Page text:
++++

Expanding to a Text → Image → Video pipeline
Now stretch the graph. Double-click further to the right and add a Videonode from the picker. Drag from the Image node's output to the Video node's input — the connection lights up pink (image-to-video flows through the image data type into a node that consumes it).
Hit Run again. The Text Input's value pipes into the Image node, which renders a still, which feeds into the Video node, which animates it. Three steps, one click.
Useful patterns from here
- Enhance Prompt — drop between a Text Input and a generation node to have the model polish a rough prompt before rendering. Cheap and consistently lifts quality.
- Talking Actor — takes a character input (image) and a script input (text). Wire an Upload node into its character socket and a Text Input into its script socket.
- Multiple downstreams — one Image node can feed two Video nodes with different durations or models. The canvas branches happily.
Keyboard and canvas tricks
- Right-clickopens the node picker too — useful when you've zoomed in and double-click feels awkward.
- Delete removes the selected node or edge.
- Pan with click-drag on empty space; zoom with the scroll wheel or the bottom controls.
What next
Workflows save continuously — the saved-at timestamp at the top tells you when. To organise the outputs your workflows produce, head to Organising work into projects. To see every clip you've ever made, jump to The gallery and downloads.

++++

What to work on:
a – From the workflow guide, reproduce word for word the passage between "Useful patterns from" and "node or edge.", inclusive.
b – According to the workflow guide, what color does the connection turn when you drag from the Image node's output to the Video node's input?
c – Extend the workflow guide past its last sentence.

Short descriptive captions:
++++

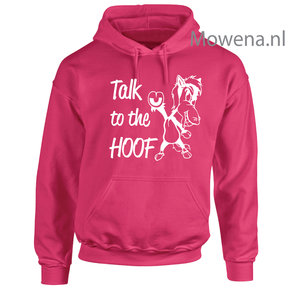 Hoodie talk to the hoof div.kleuren PH0098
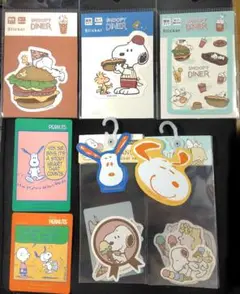スヌーピー　ダイカット　ステッカー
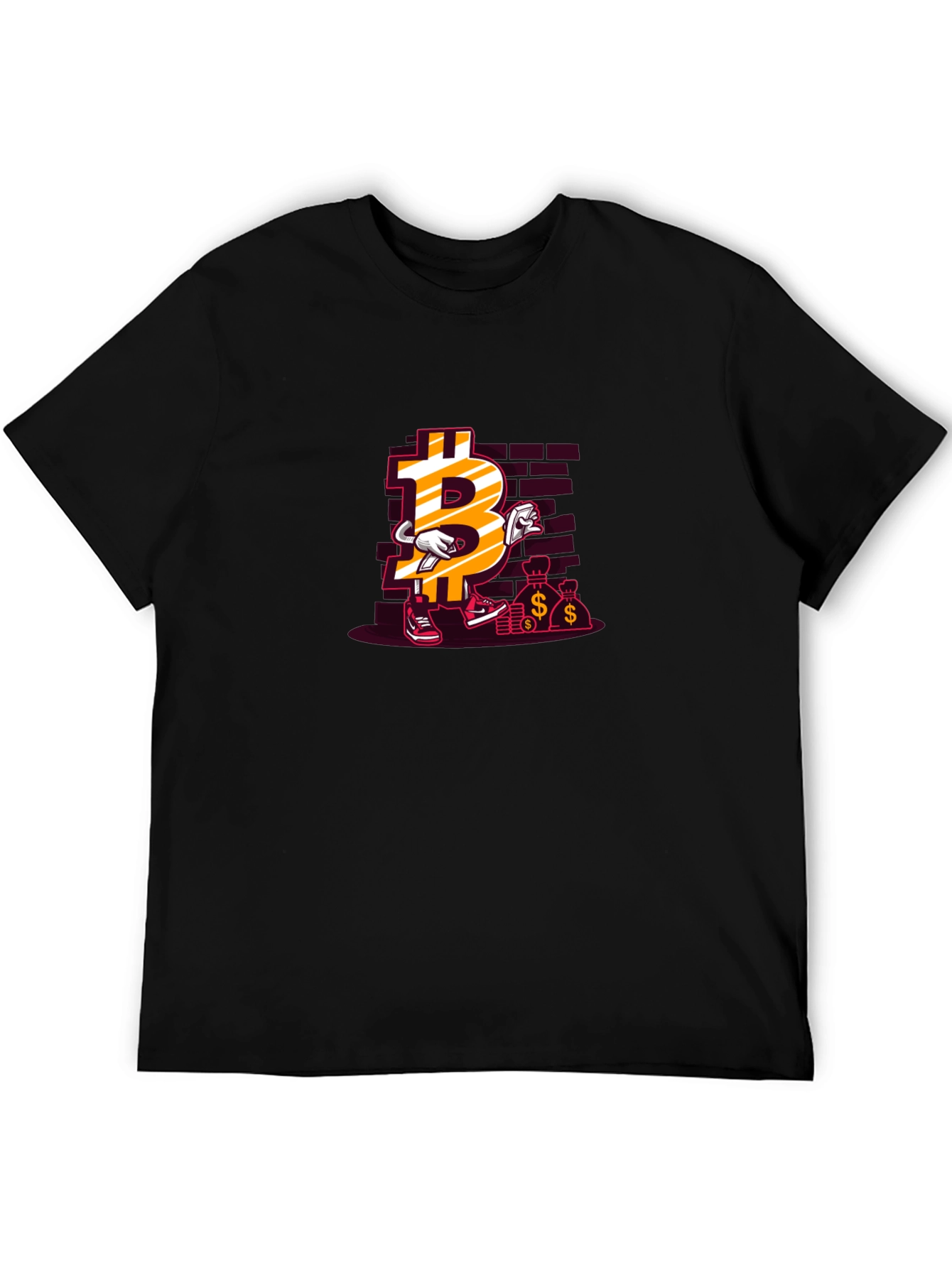 Bitcoin Cartoon Graphic T-Shirt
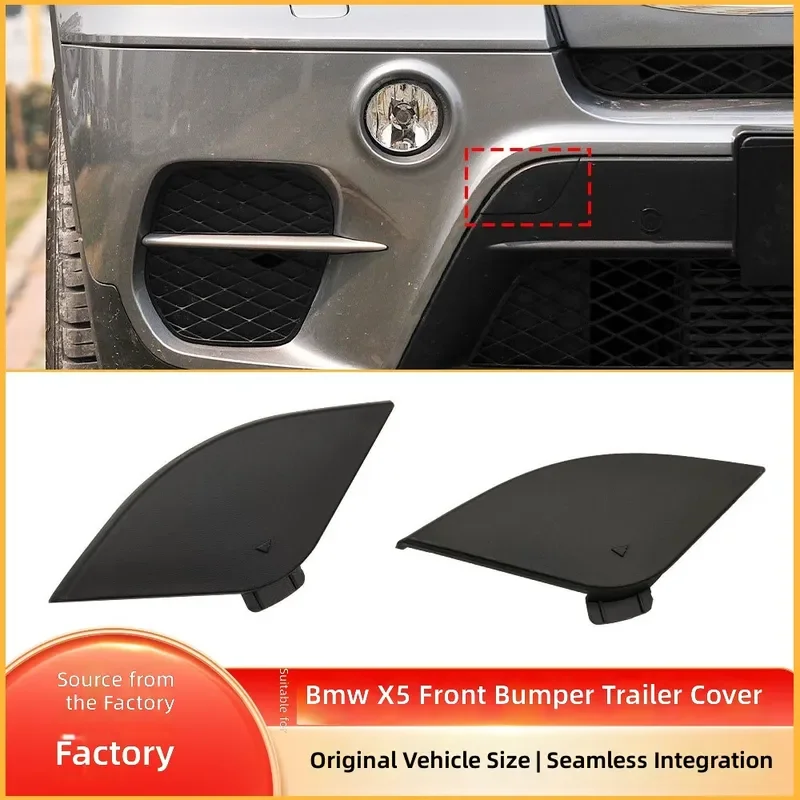 For BMW X5 E70 LCI Front Bumper Tow Hook Cover Rescue Pull Cap 51117222744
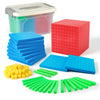 TOMMYHOME Plastic Base Ten Blocks Set for 2nd Grade - Maths Manipulatives, Counting Cubes, Ideal for Learning Place Value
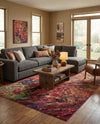 Autumnal Tapestry Collection Area Rug -  Chromaticville Rectangle Multi  lifestyle 3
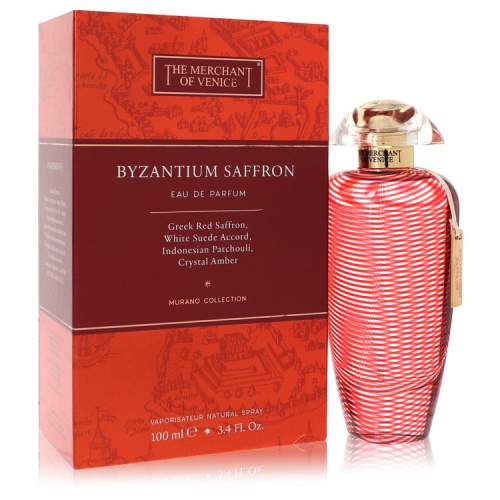 FRAGRANCEX  Byzantium Saffron By The Merchant Of Venice Eau De Parfum Spray (Unisex) 3.4 OZ for Women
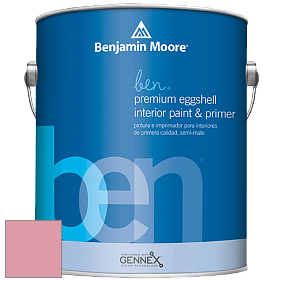 Benjamin Moore Ben W626 Premium Interior Latex Eggshell краска цвет 1340 Pink Ribbon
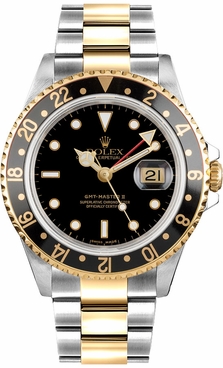 Rolex GMT-Master II Black Dial Men's Watch 16713LN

++++

Expected responses:
a –
Useful patterns from here
- Enhance Prompt — drop between a Text Input and a generation node to have the model polish a rough prompt before rendering. Cheap and consistently lifts quality.
- Talking Actor — takes a character input (image) and a script input (text). Wire an Upload node into its character socket and a Text Input into its script socket.
- Multiple downstreams — one Image node can feed two Video nodes with different durations or models. The canvas branches happily.
Keyboard and canvas tricks
- Right-clickopens the node picker too — useful when you've zoomed in and double-click feels awkward.
- Delete removes the selected node or edge.

b – Pink.

c –
Frequently asked questions
How do I connect two nodes on the workflow canvas?
Drag from an output handle on the right of one node to an input handle on the left of another. Handles are colour-coded by data type — strings blue, images purple, videos pink, audio green — and the canvas refuses incompatible connections.
Does my workflow save automatically?
Yes. The graph autosaves continuously — the saved-at indicator next to the workflow title shows the last sync, so there is no save button to remember.
Can one node feed multiple downstream nodes?
Yes. The canvas branches happily — one Image node can feed two Video nodes with different durations or models, which is the standard pattern for fanning a single source into several variants.
What does the Enhance Prompt node do?
Dropped between a Text Input and a generation node, it has the model polish a rough prompt before rendering. It is cheap and consistently lifts output quality.